══ Information provided ══

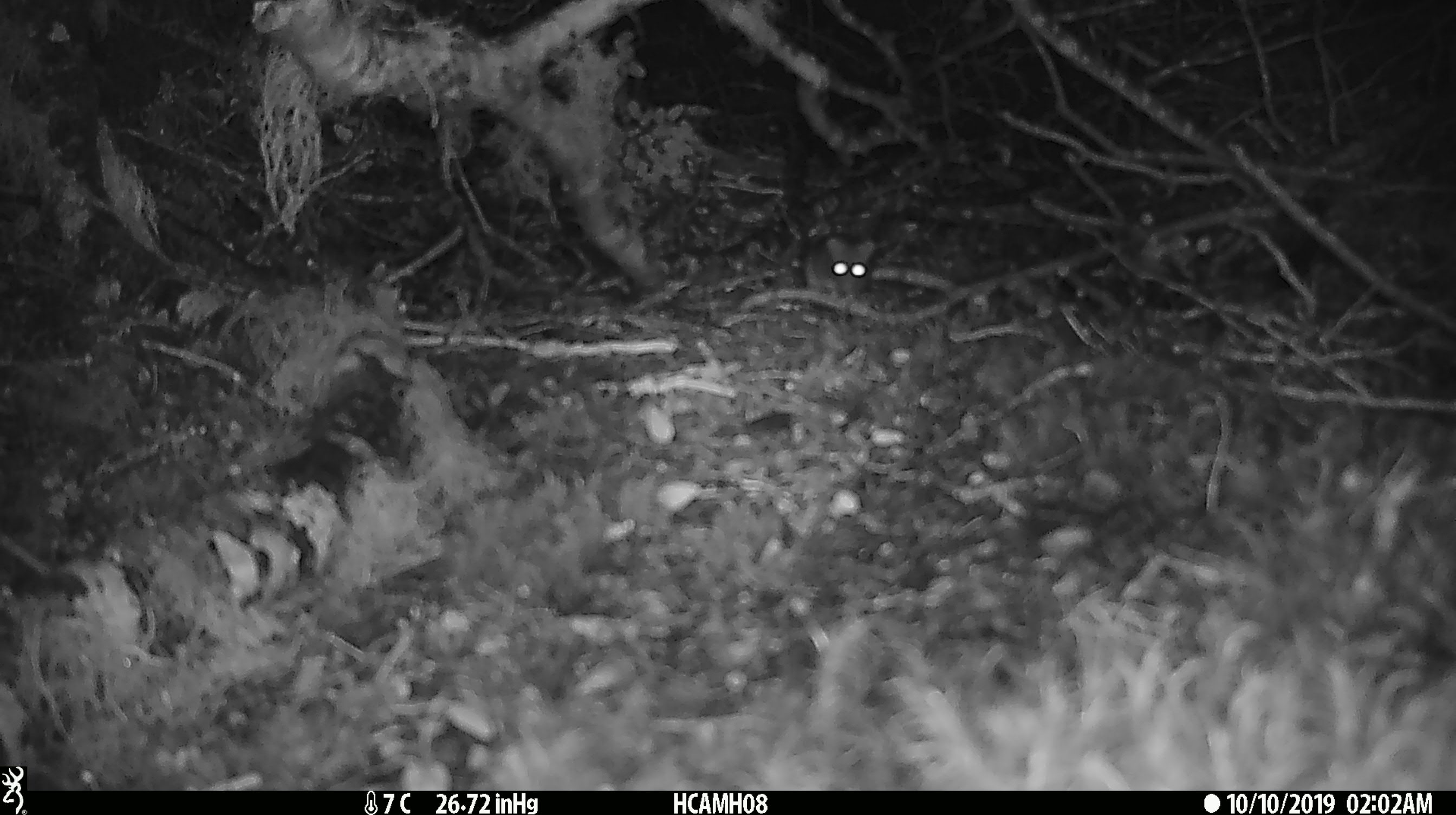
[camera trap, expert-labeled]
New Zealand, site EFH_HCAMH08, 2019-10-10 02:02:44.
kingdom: Animalia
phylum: Chordata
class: Mammalia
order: Rodentia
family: Muridae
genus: Mus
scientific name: Mus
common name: mouse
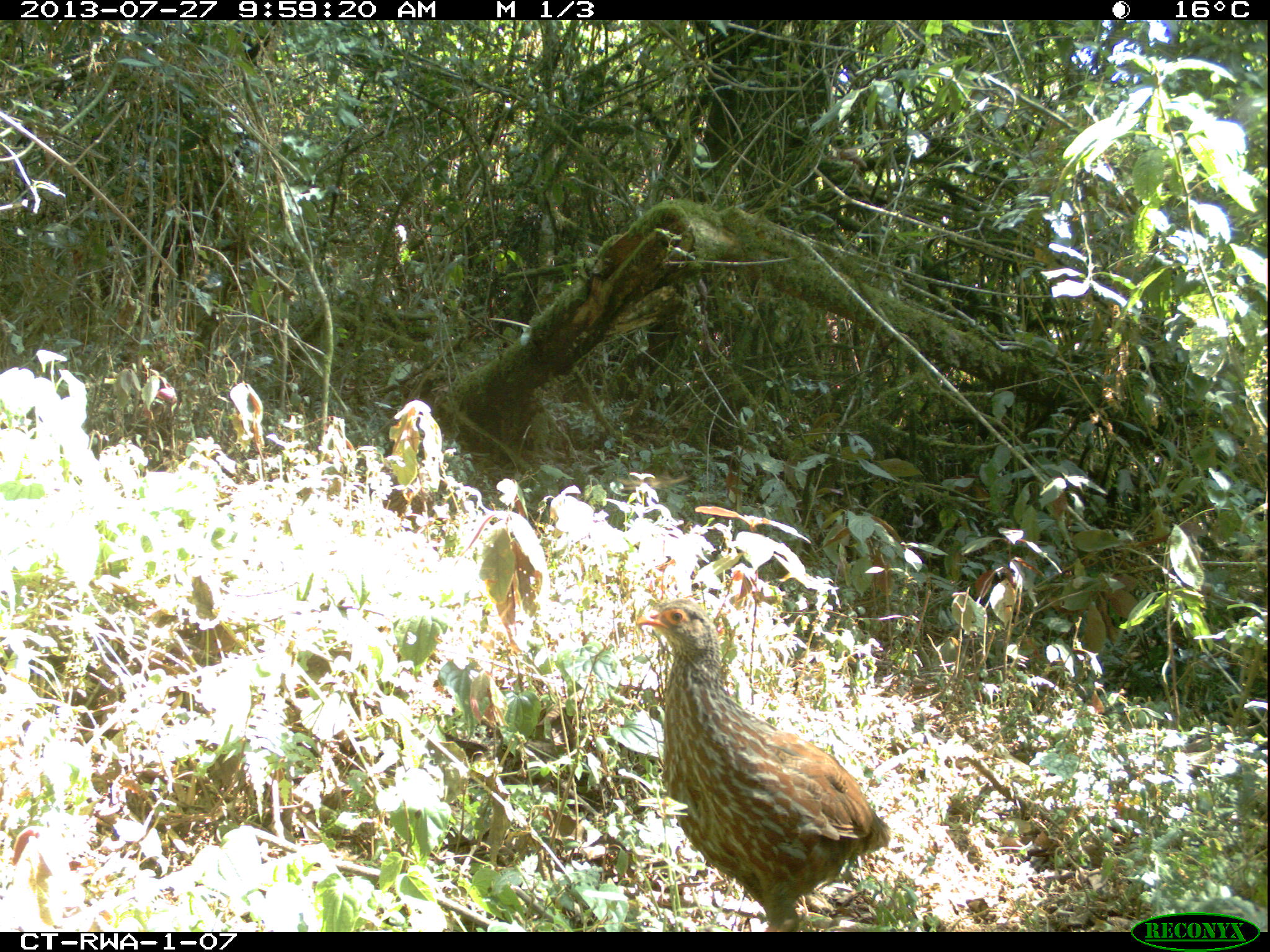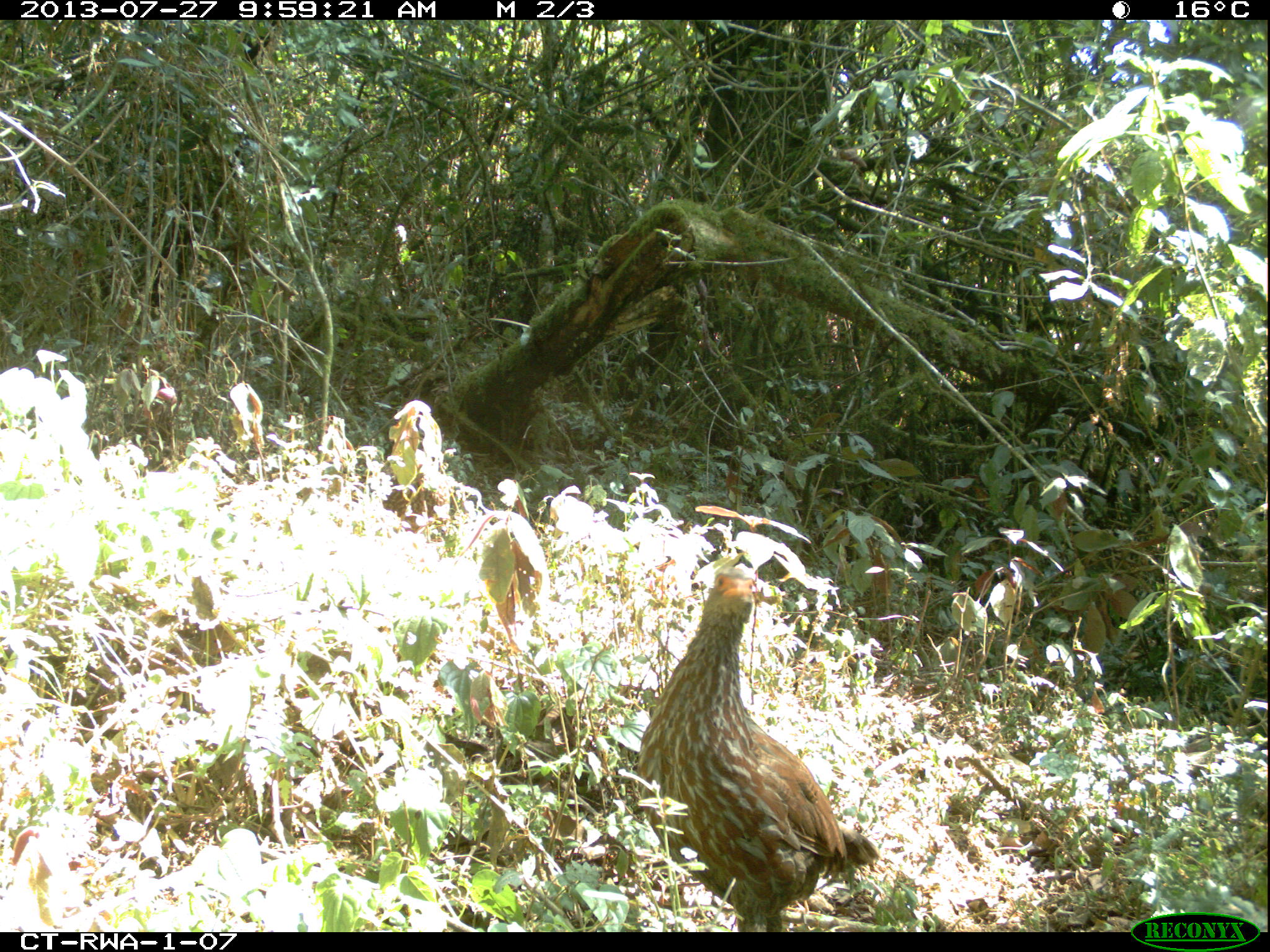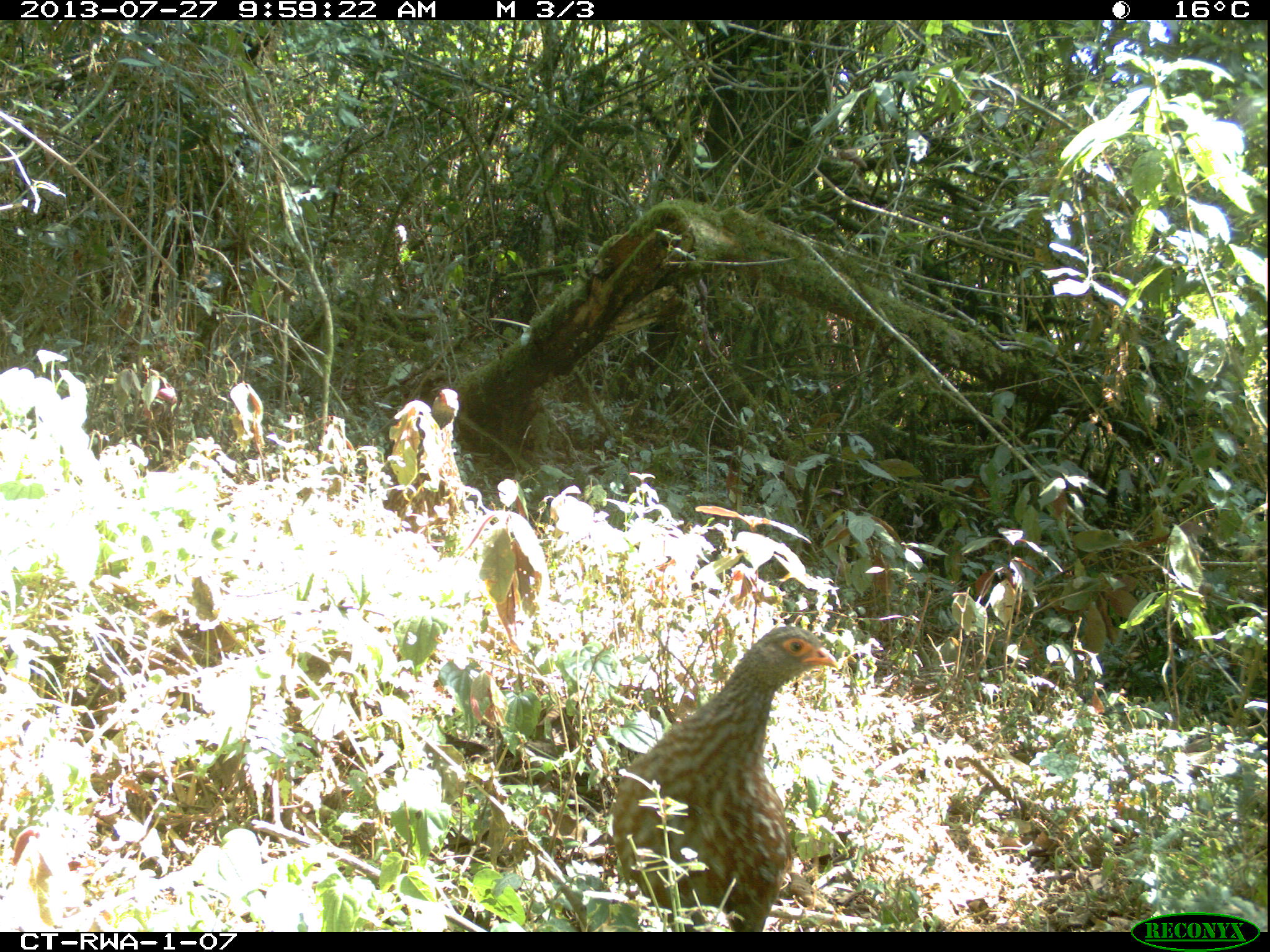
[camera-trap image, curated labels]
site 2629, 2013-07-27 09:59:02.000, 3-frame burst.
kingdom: Animalia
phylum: Chordata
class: Aves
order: Galliformes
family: Phasianidae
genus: Pternistis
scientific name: Pternistis nobilis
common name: handsome francolin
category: francolinus nobilis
Francolinus nobilis (handsome francolin) (Pternistis nobilis), count 2.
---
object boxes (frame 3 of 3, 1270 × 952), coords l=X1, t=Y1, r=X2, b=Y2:
francolinus nobilis: l=609, t=625, r=841, b=932; l=386, t=388, r=464, b=549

═══

Tell how many lines in the material contain the word "trap". Only the number is wanted.

[Answer box] 2